──────── EXTRACTO SELECCIONADO

Le conocí pues, de cerca, y puedo afirmar que fue un hombre íntegro.
Honrado, enérgico, incansable, jurista capaz, político amantísimo de su tierra, amigo sincero, caballero, charlista incansable, publirelacionista y hombre disciplinado –seis meses al año fumaba, los otros seis no-, fueron algunas de sus virtudes y características. De sus defectos, como alguien dijo, que hablen otros, no yo. Diré, eso sí, que tenía fobia por volar en avión, misma que, unas pocas veces, venció. No pude verlo poco antes de morir porque, precisamente, no tuvo capacidad de abordar un avión que lo traería de Monterrey aquí, en un viaje que se esperaba de reanimación.
Sé que comenzó en esta ciudad el ejercicio de su carrera de abogado. Nunca dejó que se quitase su anuncio: “Humberto Pérez Macías. Abogado Postulante” puesto al frente de su oficina en Juan de Montoro.
Cronológicamente, fue juez, abogado en jefe del IMSS, dos veces apoderado General de Ferrocarriles Nacionales de México, miembro de los Consejos de Administración y Comités Técnicos de “Empresa Mexicana de Transporte Multimodal”, “Fideicomiso Hogares Ferrocarrileros” e “Instituto de Capacitación Ferrocarrilera”, director Jurídico de la Secretaría del Trabajo y Previsión Social, representante del gobierno aguascalentense en el DF, procurador General de Justicia del Estado, y delegado estatal de la citada Secretaría del Trabajo.
Su carrera de servidor público terminó con el inicio del sexenio de Felipe González, por el rencor de éste, decía Pérez Macías, a raíz de la investigación que por acopio de armas en sus bodegas, le hizo como procurador, en el periodo del ingeniero Barberena, al entonces abarrotero.
Era hombre de convicciones. Por ello, al final del periodo del ex gobernador Enrique Olivares Santana, participó en un movimiento inusitado dentro del priismo, en el que la cabeza fue el ilustre aguascalentense Don Manuel Moreno Sánchez. A tal movimiento, fraguado en el Hotel París, se le conoció como La Coalición y tenía como fin, –frustrado-, detener el continuismo del régimen en la persona del Doctor Francisco Guel Jiménez, a quien se pretendía hacer candidato a gobernador.

────────────────
──────── DATOS DISPONIBLES

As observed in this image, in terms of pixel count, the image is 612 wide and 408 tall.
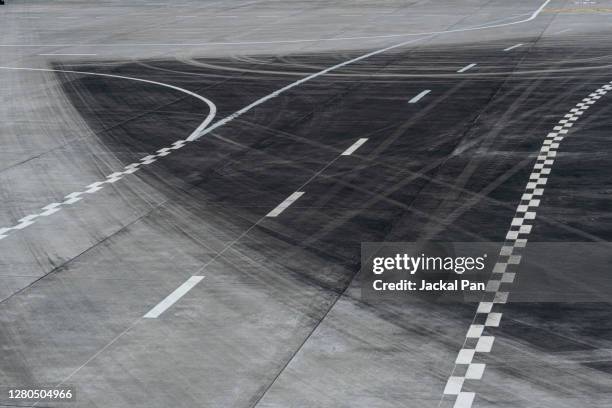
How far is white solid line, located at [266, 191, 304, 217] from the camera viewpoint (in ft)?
90.7

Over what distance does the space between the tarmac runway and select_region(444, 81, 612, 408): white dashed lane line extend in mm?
76

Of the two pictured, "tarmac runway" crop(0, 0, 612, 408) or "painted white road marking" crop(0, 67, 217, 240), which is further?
"painted white road marking" crop(0, 67, 217, 240)

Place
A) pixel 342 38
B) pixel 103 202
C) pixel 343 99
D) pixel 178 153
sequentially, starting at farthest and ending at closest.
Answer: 1. pixel 342 38
2. pixel 343 99
3. pixel 178 153
4. pixel 103 202

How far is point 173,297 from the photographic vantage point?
2180 centimetres

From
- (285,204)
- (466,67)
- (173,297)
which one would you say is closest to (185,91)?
(466,67)

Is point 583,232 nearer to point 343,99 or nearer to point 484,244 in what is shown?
point 484,244

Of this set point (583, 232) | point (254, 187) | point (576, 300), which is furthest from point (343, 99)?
point (576, 300)

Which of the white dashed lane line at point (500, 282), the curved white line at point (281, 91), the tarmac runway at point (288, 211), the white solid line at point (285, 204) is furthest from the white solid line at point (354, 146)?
the white dashed lane line at point (500, 282)

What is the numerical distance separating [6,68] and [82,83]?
7967 mm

────────────────

» **CON LA INFORMACIÓN**:
[A] Según el texto sobre Humberto Pérez Macías, ¿por qué quien escribe no pudo verlo poco antes de su muerte? Explíquelo en una a tres oraciones.
[B] Prosiga el texto sobre Humberto Pérez Macías a partir de su última oración.

» **RESPUESTAS POR TAREA**:
[A] Quien escribe no pudo verlo porque Pérez Macías no tuvo capacidad de abordar el avión que lo traería de Monterrey, en un viaje que se esperaba de reanimación. El texto lo relaciona con su fobia a volar en avión, que solo venció unas pocas veces.

[B]
Como hombre enérgico, una de sus muestras me marcó. Supe, que siendo apoderado de Ferrocarriles Nacionales de México y encontrándose aquí, fue un sábado al antiguo aeropuerto a recibir a alguna persona del DF, y de lejos vio bajar del avión a su jovial secretario particular. Mas tarde, al llamar a su secretaria María Cecilia y pedirle las novedades, ella le informó que su citado colaborador se había reportado enfermo. Al lunes siguiente, y de nuevo en su trabajo, remitió sin consideración a su secretario al archivo de la dependencia, como nueva adscripción y checando tarjeta, por la mentira inferida. Desde entonces, creo nunca haberle mentido y en general procuro no hacerlo, en contrapartida a mis múltiples defectos.
Militó al lado político del dirigente ferrocarrilero Don Luis Gómez Z., de quien espero hablar en próxima ocasión, y me consta que, cuanta oportunidad había de favorecer a Aguascalientes con algún programa público, vinculado o no a Ferrocarriles, procuraba su aplicación.
Nunca se preocupó por atesorar un capital. Vivía bajo el principio de ser productivo y que dicha productividad, procurara su sustento.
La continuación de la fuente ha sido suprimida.